Never Pinch Junipers!
August 26, 2012 by crataegus
Basically, we don’t pinch junipers. We cut new long extensions with scissors…and I know that will raise some eyebrows. I think the idea of pinching junipers with fingers started long ago in translated Japanese articles written by those who did not specialize in or have much experience in junipers. And then we bought into the idea of pinching because it seemed like a way to have fun with our junipers. But pinching, especially over-pinching where every growing tip is removed, has been killing junipers for decades.
There’s a lot of misinformation out there about junipers. For starters, needle and scale junipers are maintained totally differently. It’s essential to know what you’ve got so you can train it properly. This really needs to be addressed. There are far too many weakened and dead junipers out there because of a misunderstanding of how we handle their growth—in fact, I doubt I’m far off from suggesting that ‘pinching’ is the number one killer of juniper bonsai.
Junipers build energy from their tips. If we don’t let them grow we’re going to weaken them—and the more finger pinching we do, the more they weaken. That goes for both scale and needle junipers. But please take a look at these photos and read the captions—
This Kishu shimpaku has no need of any kind of foliage restraint. It’s growth is so slow and contained that it barely changes in size in one year’s time. Eventually the tree will outgrow itself and then some longer branches will need to be removed, and shorter ones will replace them.
This juniper is also a scale juniper like the Kishu above, and it has two strong shoots that have started to grow beyond the foliage pad. Unless you want a longer branch, basic juniper maintenance is to take your scissors and cut off these two extensions. Nothing else needs removal. If we pinched the remaining slowly growing tips, the tree would panic and weaken.

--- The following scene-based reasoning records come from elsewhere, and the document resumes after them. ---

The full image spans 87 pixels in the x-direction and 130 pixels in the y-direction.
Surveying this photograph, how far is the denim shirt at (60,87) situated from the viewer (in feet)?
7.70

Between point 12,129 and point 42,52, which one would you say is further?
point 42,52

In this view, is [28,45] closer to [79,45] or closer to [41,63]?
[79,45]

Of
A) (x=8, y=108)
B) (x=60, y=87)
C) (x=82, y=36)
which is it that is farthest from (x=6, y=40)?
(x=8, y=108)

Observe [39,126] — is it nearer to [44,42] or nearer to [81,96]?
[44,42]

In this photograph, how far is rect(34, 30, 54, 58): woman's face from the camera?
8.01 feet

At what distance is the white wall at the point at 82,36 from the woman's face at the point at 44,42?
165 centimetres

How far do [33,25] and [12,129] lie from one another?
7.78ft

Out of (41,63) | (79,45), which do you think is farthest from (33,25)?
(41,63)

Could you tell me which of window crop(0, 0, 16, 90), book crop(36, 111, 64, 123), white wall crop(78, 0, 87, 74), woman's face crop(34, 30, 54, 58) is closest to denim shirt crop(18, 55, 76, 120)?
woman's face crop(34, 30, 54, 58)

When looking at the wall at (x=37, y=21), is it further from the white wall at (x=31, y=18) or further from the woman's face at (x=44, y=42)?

Always leave many growing tips on scale junipers—you can cut shoots off, but don’t touch the tips of those shoots that remain. Read that again. And the selective strong shoot removal is only done a couple times a year, no more. Now we’ll talk about needle junipers, which is totally different.
This is a needle juniper, Juniperus rigida. We treat Foemina the same way. Unlike the scale junipers, the needle junipers will create long shoots from every growing tip, not just a couple. We need to let all the tips grow out on these trees to at least this long. Longer is often better to develop the energy of the tree. Then we come in, usually in early summer, with scissors and cut almost the entire new shoot off. On refined trees you’re maybe leaving 1/16″ or a bit more—That’s it! I know it’s shocking, but a tree growing in good soil with lots of roots and strong shoot growth over the entire tree will burst out with many more shoots. Then you get great ramification. If you let the tree grow out like this as you should, there is literally no way you’d be able to do it with fingers, by pinching. The shoot is partially hardened off by then. Both kinds of junipers need sharp scissors, but the growth habits of the two are totally different. Just identify which you have, and apply the appropriate technique and your junipers will flourish. One tip: the needle junipers love water and fertilizer. In the spring they can use as much water as a maple.